Here’s the thing: the reason why so many of these startups were able to raise funding and now are unable to very often have nothing to do with the startups themselves. The funding environment for social/consumer startups has been, for good and for ill, basically 1-to-1 correlated with Facebook’s valuation. When Facebook was valued at $100 billion on the private markets, investors poured money into consumer media startups; now that Facebook’s valuation has crashed, they are holding back.
Meanwhile, the Series A Crunch is also happening at least in part because the VC industry is undergoing its own trend of secular decline which, again, has nothing to do with the quality of the startups being created today. The VC industry is collapsing even as software is eating the world and creating more opportunity than ever. As Dave McClure notes, what hasn’t changed is that the internet keeps getting bigger, the barriers to entry keep getting lower, and the distribution channels keep getting more fierce. If anything, the Series A Crunch suggests that the time to start and invest in consumer platforms is now, as investor herds are more often wrong than right.
But wait, didn’t this mini-boom attract a lot of poseurs to build worthless companies that should never have raised money in the first place? Maybe, but these guys were going to go bust anyway. Meanwhile, you don’t know what silly social startups are on to something real, or not–or you’d have a better track record than Ron Conway. And it’s possible that many worthy projects are going to go underfunded.
After all, for all the talk about Pinterest’s “overnight success”, nobody remembers that the company struggled a lot in its infancy, with very low traction and almost no one using its product, until it hit on to the right audience and began its stratospheric trajectory. Now Pinterest is one of the top 50 websites in the US. (Read our report on Pinterest’s product and growth, and on whether Pinterest drives commerce.) If the Series A Crunch had happened earlier, maybe that weird little online scrapbooking site would have been written off as just another “crappy startup that can’t raise any money.”
The cardinal rule of transformative startups is that they look like a crappy toy when they get started, whether they are Pinterest, Instagram, Twitter, Facebook or even Google.
We recently met with an entrepreneur whose startup pulled back on the brink of running out of money by coming out with a hit product at the last minute. We met with another entrepreneur whose social app flopped; that entrepreneur is now working on a very interesting project and, because she had a previous large exit under her belt, managed to raise funding for it. She might not have if she’d been a first-timer–are we supposed to be happy about that?
Is a pullback in consumer seed funding healthy for the ecosystem? Maybe, maybe not. We honestly think there’s no way to know.
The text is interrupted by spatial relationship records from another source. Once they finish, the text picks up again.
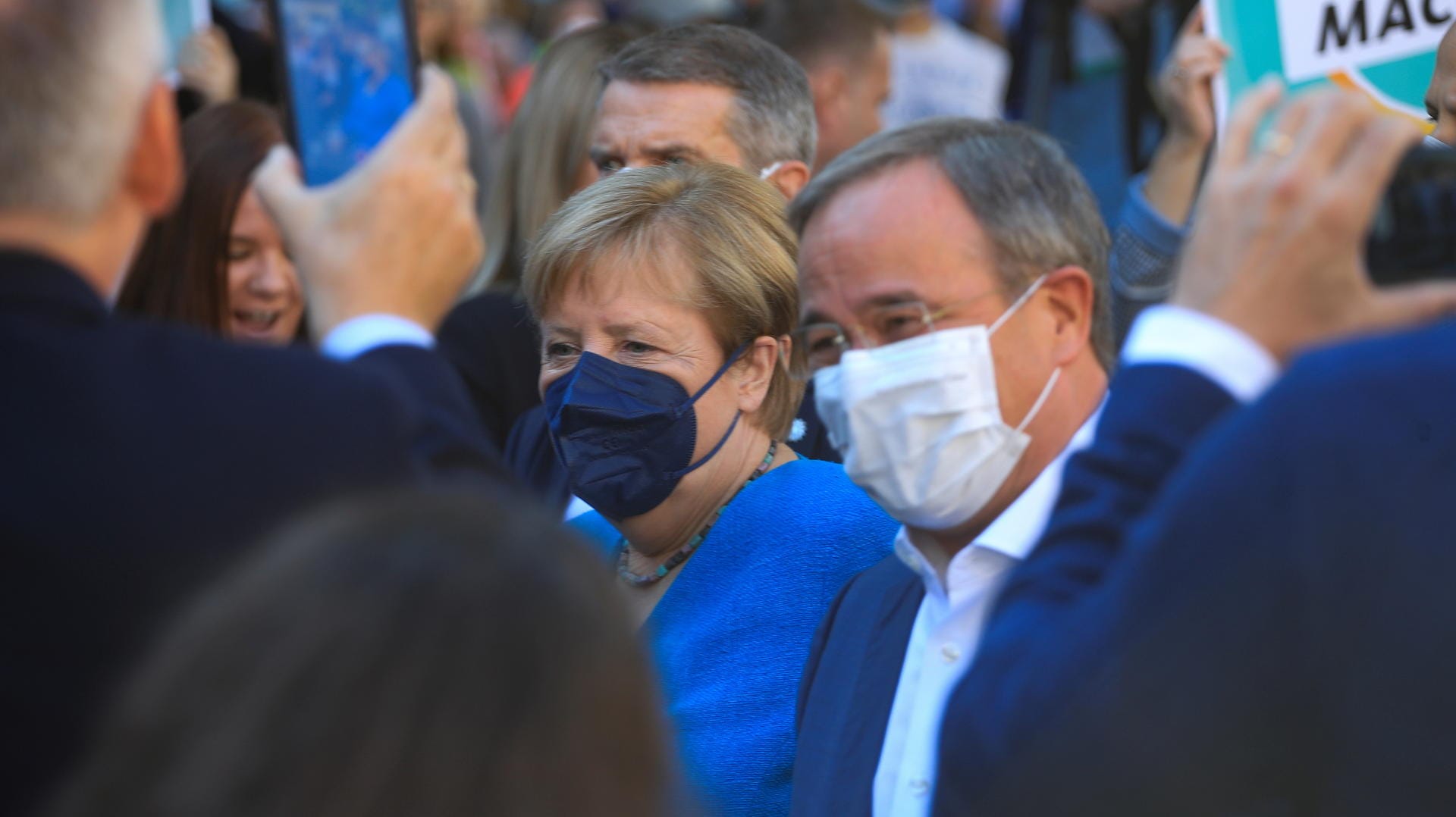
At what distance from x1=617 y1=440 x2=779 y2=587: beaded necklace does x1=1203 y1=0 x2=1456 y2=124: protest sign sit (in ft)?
4.35

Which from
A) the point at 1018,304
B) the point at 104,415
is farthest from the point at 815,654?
the point at 104,415

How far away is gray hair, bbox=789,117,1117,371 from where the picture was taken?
2.60 meters

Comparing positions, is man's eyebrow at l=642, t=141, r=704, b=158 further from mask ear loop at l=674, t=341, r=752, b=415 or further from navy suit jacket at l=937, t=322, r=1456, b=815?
navy suit jacket at l=937, t=322, r=1456, b=815

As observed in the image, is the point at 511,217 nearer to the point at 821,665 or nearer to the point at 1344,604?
the point at 821,665

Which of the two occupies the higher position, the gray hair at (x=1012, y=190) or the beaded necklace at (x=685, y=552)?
the gray hair at (x=1012, y=190)

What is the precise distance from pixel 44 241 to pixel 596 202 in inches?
73.4

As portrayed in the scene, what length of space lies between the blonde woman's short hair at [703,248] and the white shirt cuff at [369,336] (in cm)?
144

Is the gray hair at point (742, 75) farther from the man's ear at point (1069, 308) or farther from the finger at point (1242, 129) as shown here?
the finger at point (1242, 129)

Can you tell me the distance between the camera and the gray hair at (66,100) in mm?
1418

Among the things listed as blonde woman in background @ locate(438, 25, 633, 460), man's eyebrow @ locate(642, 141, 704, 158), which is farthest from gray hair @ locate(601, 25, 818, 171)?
blonde woman in background @ locate(438, 25, 633, 460)

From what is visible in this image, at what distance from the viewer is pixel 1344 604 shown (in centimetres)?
130

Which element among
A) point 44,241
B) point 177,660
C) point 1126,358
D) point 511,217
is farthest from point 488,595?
point 511,217

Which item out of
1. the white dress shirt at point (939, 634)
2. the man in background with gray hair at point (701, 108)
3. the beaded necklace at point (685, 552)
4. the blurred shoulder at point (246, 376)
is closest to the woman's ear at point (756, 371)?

What is certain is that a healthy technology ecosystem depends on entrepreneurs and investors being willing to take risks on ideas that seem doomed, silly and toy-like. This macho, us-vs-them, real-men-vs-poseurs mentality is one of the things that makes the tech world noxious, with everyone trying to one-up everyone about how “real” they are. There is also a deeply Old World, quasi-Victorian mentality at work here: everyone should know their proper station in life! Only the Chosen Few can be entrepreneurs! Even if you think the Series A Crunch is a good thing, cheering it on is the height of idiocy.
So that’s for the analysis that, had Lyons had enough braincells, he might have written.
On the subject of his meanness, which is less important, and yet must be broached, because it is extremely distasteful–it is to this writer unimaginable to even envision cheering the failure of others, especially when that failure is often the failure of a dream and of incredibly hard work. When that failure often comes at the cost of relationships, personal and professional.
It is a fallacy to say that only entrepreneurs “know what it’s like” and can write about entrepreneurship. But writers should be expected to exhibit the very bare minimum of empathy that we have come to expect of civilized human beings, and not the morbid cackling of hyenas. And they should be mindful of the fact that waiting for people to fall down and then publicly defecate on them is the opposite of grace. If there is some truth to the idea of the man in the arena, it is that the prerequisite to writing about something you haven’t experienced is making a good faith effort to try to imagine what it is like and have a base level of fairness. To at least try to imagine what it is like to work around the clock for many months on a dream and watch it being crushed.
There are some things we know: The Series A Crunch is real. It may or may not be a good thing. Dan Lyons is wrong. Entrepreneurs can expect to be publicly trashed in their moments of weakness. Vanitas.